Mr. Bang knew of a rink we could go to. No, it was not the hockey rink, nor the Skating Club rink, but another. I wonder why Mr. Bang is so attentive to Me. I surely am not overly polite to him. Why is he so patient—so unnaturally so, it almost seems? I wonder if he will marry. Our personalities—his and mine—are far from being parallel, so that I am safe. What keeps him east? He says business, and, indeed, he leaves for Toronto on New Year’s Eve. If he wants a wife, I should suggest his addressing his attention to Ethel Bassett. She is the type of womanhood of which he approves. I cannot admire dowdiness myself.

Again, Mr. Bang’s bitterness puzzles me. Fancy anyone disliking a sister enough to speak of her as he spoke. I determined upon asking him why it should be so, and as we walked to the rink I did so.

“Do I?” he cried. “I’m sorry if I appear bitter, bitter is an ugly word but no doubt I have earned it, if you, who are my friend, find bitterness in my words. Sister Mary is a type—one of those scheming women, scheming in harmless little ways, who fancies herself clever, when she is really most transparent. I think you may accept it as an axiom, that the average of us are more adept at seeing through the schemes of others than covering up one’s own designs. Sister Mary had a great deal to do with bringing me up; perhaps my bitterness arises from her having made so complete a failure of the job.”

“Are you a failure?” I asked with genuine surprise. A man who can give away furs!

But my interruption did not alter the trend of his ideas.

“I fancy though, I may justly charge her with the hatred I have for the respectable. The inherent pugnacity of the human animal made me irresponsible early in life, partly as an affectation, but later from habit and inclination.

“How strange!” I exclaimed.

“Not strange, but a frequent circumstance: the parson’s son is proverbially a madcap.”

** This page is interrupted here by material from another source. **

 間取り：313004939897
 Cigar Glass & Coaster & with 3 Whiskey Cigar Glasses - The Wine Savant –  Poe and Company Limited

We skated about, hand in hand: my thoughts dwelling upon the strange being who was my companion. My mental attitude towards him had undergone a change. My interest, my sympathy were aroused. He was in the full glow of manhood, full of ambition, fighting his way in the world; and evidently doing so successfully. His abilities were constructive; his past had been hard. The story he told at the Christmas dinner while showing what he had seen and experienced also showed much of himself. Yet he could be egotistical. He is one of those who can talk of themselves without paining or boring the hearer; after all, a rare and delightful accomplishment. But his peculiar animosity to his sister I could not understand. I prompted him.

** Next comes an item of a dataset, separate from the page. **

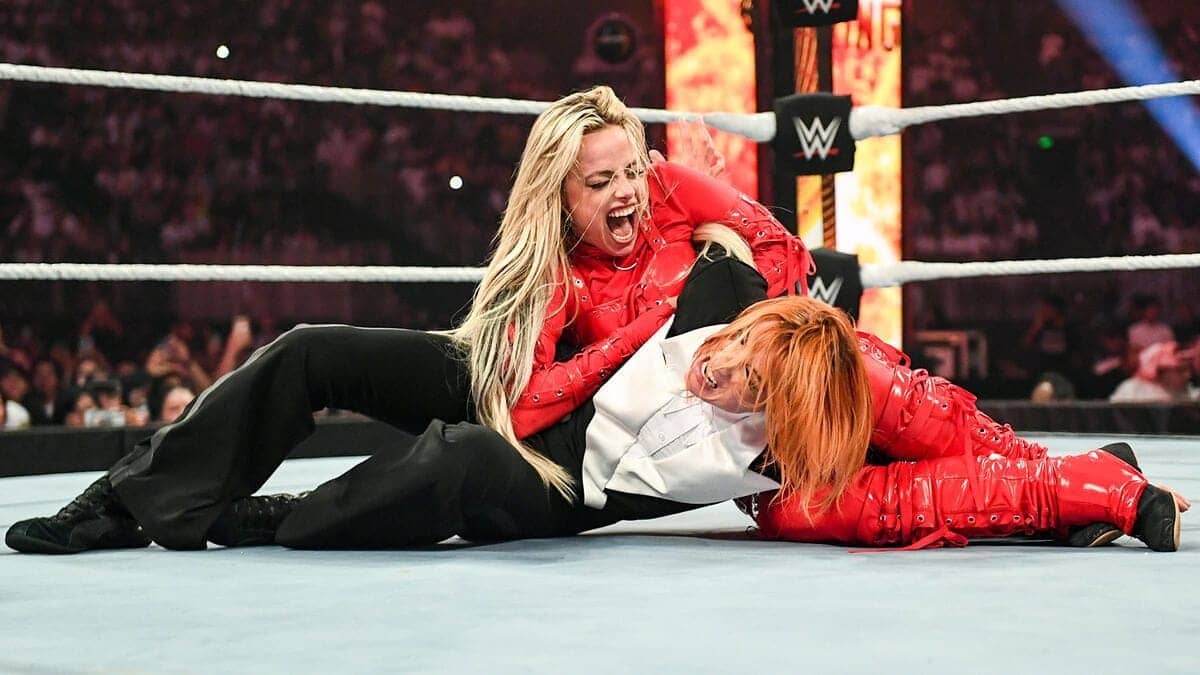 Liv Morgan's Wild Queen of the Ring Match: Who's Winning?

“I often think,” he said, his voice soft, his speech slow and thoughtful, his utterance suggesting his desire to speak true, “that I perhaps wrong my sister; that the lack of balance, which I had so much trouble in combating in my earlier youth was due really to heredity. I believe that many of the tendencies which experience has told me are to my hurt were as strongly developed in and as detrimental to my grandfather. It is wrong, I believe, to look upon a child’s character as something which may be moulded as a piece of clay. One might as well try and mould his features.”